Plastik merupakan salah satu polutan yang paling berkelanjutan produksinya di dunia. Yang paling hebat, plastik dibuat agar dapat bertahan selama 400 tahun atau lebih.
Akan tetapi, banyak dari kita yang menganggap enteng sampah plastik hanya mengancam ekosistem hewan laut saja, walaupun ada beberapa yang beranggapan dapat mengancam eksistensi makhluk hidup di daratan pula. Namun hanya sebatas hewan, manusia tak termasuk.
Sejauh ini masalah yang dianggap serius dapat mengancam eksistensi manusia hanya perubahan iklim ekstrim yang sebahagian besar disebabkan oleh karbon dioksida, nitroksida, uap air, dan metana.
Masih banyak yang belum tahu dampak pencemaran sampah pada perubahan iklim bumi. Matt Kelso, manajer data dan teknologi di FracTracker Allience, mengungkapkan keresahannya dengan menjelaskan bahwa tahap pertama dalam pembuatan plastik dimulai dari pengembangan minyak dan gas.
Dimana terkandung di dalamnya propilena dan etilena dalam jumlah besar. Ini pula yang berkontribusi besar dalam pembentukan emisi gas rumah kaca (Greenhouse Gas Emissions).
Lantas, siapa yang tidak tahu bahwa emisi gas rumah kaca adalah yang pertama kali mesti bertanggung jawab atas perubahan iklim ekstrim?
Center for International Environmental Law, pada Mei 2019, menjelaskan bahwa dampak produksi plastik pada iklim bumi tahun ini setara dengan limbah 189 pembangkit listrik tenaga batu bara. Dan perkembangan produksi tiap tahunnya telah mancapai sekitar 100 juta ton. Yang mana tidak hanya menyumbat TPA dan mengancam kehidupan laut, melainkan mempercepat perubahan iklim.

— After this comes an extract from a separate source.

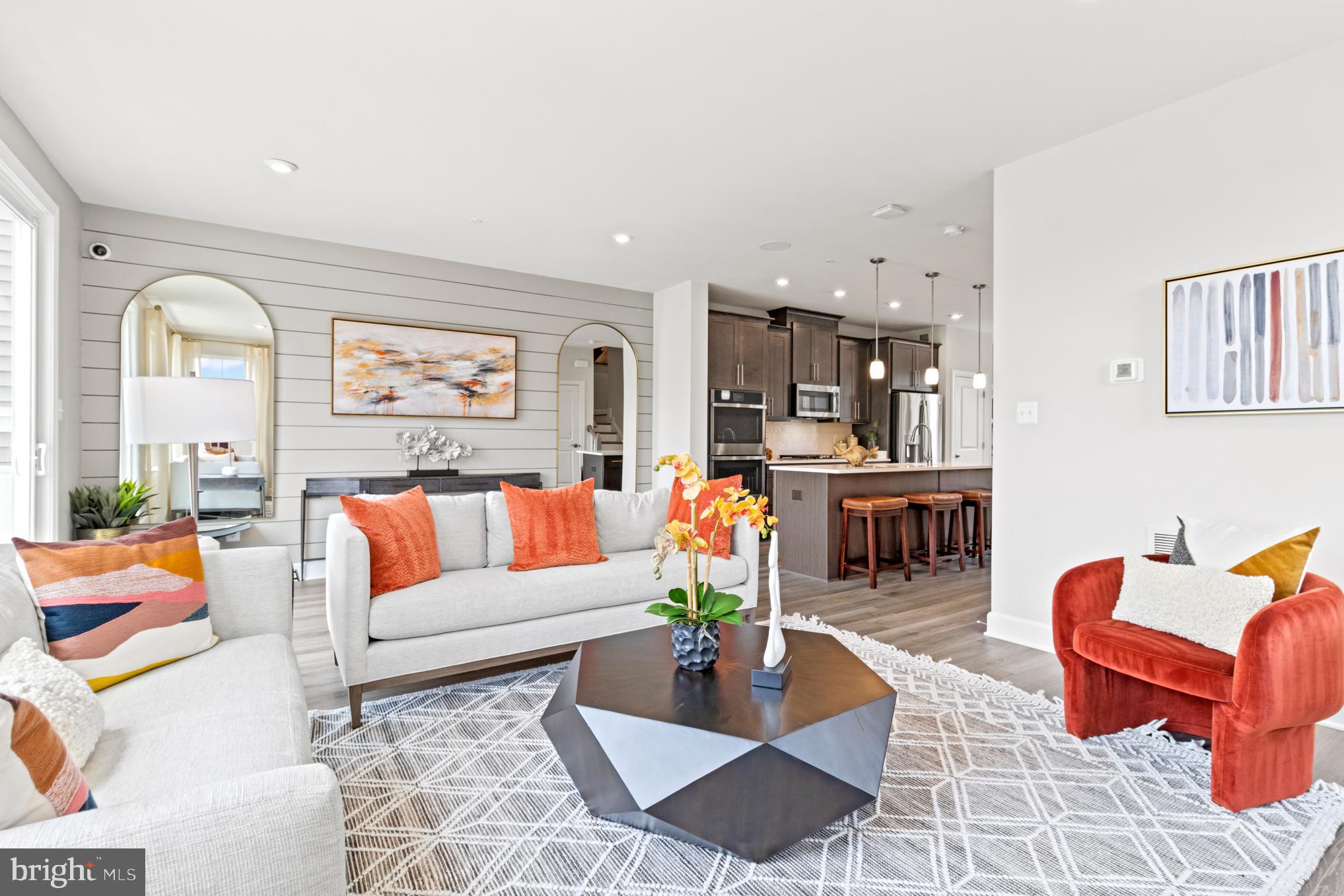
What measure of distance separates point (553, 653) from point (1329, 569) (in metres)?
3.08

Dapat disimpulkan bahwa dampak plastik dalam perubahan iklim dapat kita ketahui jelas dari sesi produksinya bukan konsumsinya, karena sejauh ini kita hanya menggunakan plastik tanpa tahu apa yang terjadi di balik pembuatannya.

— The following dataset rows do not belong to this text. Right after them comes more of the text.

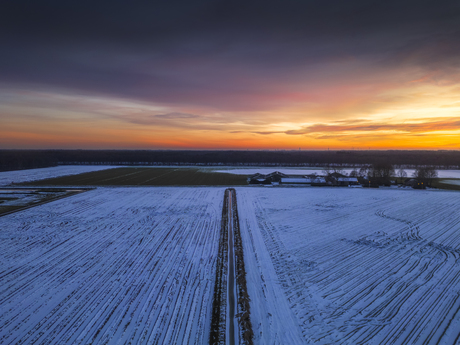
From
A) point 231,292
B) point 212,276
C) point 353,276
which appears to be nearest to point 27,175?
point 212,276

Untuk itu tak sepatutnya kita diam tanpa tahu bahwa bumi kita sedang mengalami krisis eksistensial, dan kita berada di dalamnya. Tiada opsi lain sejauh ini untuk dijadikan tempat tinggal baru selain bumi, there's no planet B.
"Saya tidak butuh harapan kalian, saya tidak ingin kalian berharap, saya ingin kalian panik sebagaimana bertindak ketika rumah terbakar" Greta Thunberg, Aktivis Konservasi Lingkungan.